Cientistas da Universidade de Paderborn desenvolveram um dispositivo vestível que pode prever precocemente convulsões epilépticas usando inteligência artificial e sensores no pulso. O sistema visa melhorar significativamente a qualidade de vida de pessoas com epilepsia melhorando significativamente, reduzindo a imprevisibilidade das convulsões.
Mais de 50 milhões de pessoas em todo o mundo sofrem de epilepsia. As convulsões frequentemente causam perda de consciência e lesões e, em casos raros, podem até ser fatais. A incerteza sobre quando ocorrerá a próxima convulsão é particularmente angustiante, explicou Prof. Dr. Dr. Claus Reinsberger, neurologista e diretor do Instituto de Medicina Esportiva da Universidade de Paderborn. "Se for possível prever as convulsões, é possível reagir mais rapidamente com medicamentos que previnem ou atenuam uma convulsão", disse ele.
As abordagens anteriores para a previsão de convulsões são, em sua maioria, baseadas em eletroencefalografia (EEG) invasiva, na qual eletrodos são implantados no cérebro.
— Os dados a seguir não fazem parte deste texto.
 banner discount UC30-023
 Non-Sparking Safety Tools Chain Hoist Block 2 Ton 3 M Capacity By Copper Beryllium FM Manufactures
No entanto, esse método está associado a efeitos colaterais significativos. A equipe de Paderborn, em vez disso, aposta em dispositivos vestíveis não invasivos que medem parâmetros do sistema nervoso autônomo, como frequência cardíaca, produção de suor e frequência respiratória – sensores semelhantes aos usados em smartwatches comerciais.
Os pesquisadores analisaram dados de 450 pacientes do Boston Children’s Hospital. Eles descobriram que certos valores do sistema nervoso autônomo aumentam significativamente pelo menos meia hora antes de uma convulsão. Com base nisso, eles desenvolveram um algoritmo baseado em IA que analisa sinais multimodais e reconhece padrões que tipicamente precedem uma convulsão. O sistema pode identificar períodos com alta probabilidade de uma convulsão iminente. Além disso, por meio de IA explicável, ele fornece justificativas compreensíveis para suas previsões.
Dr.-Ing. Tanuj Hasija, do Instituto de Engenharia Elétrica e Tecnologia da Informação, enfatizou que o dispositivo vestível é significativamente mais barato, mais fácil de usar e não estigmatizante em comparação com métodos invasivos, pois é visualmente quase indistinguível de um smartwatch normal. Os pacientes podem visualizar os dados registrados por meio de um painel ao vivo.
Por seu trabalho interdisciplinar, Reinsberger e Hasija foram premiados em 2023 com o Prêmio de Pesquisa da Universidade de Paderborn, que tem um valor de 150.000 euros. Com os fundos, eles já conseguiram construir um primeiro protótipo, que agora apresentaram ao público em um evento na prefeitura de Paderborn – incluindo familiares dos afetados.
No próximo passo, os cientistas querem impulsionar o teste clínico na vida cotidiana com universidades e clínicas parceiras, realizar mais testes de hardware e solicitar aprovação regulatória.
„Com o prêmio de pesquisa, premiamos ideias interdisciplinares, de alto risco e ousadas“, disse o Prof. Dr. Thomas Tröster, vice-presidente de Pesquisa e Carreiras Acadêmicas da Universidade de Paderborn. Ele ficou feliz que a equipe já pudesse apresentar os primeiros sucessos concretos.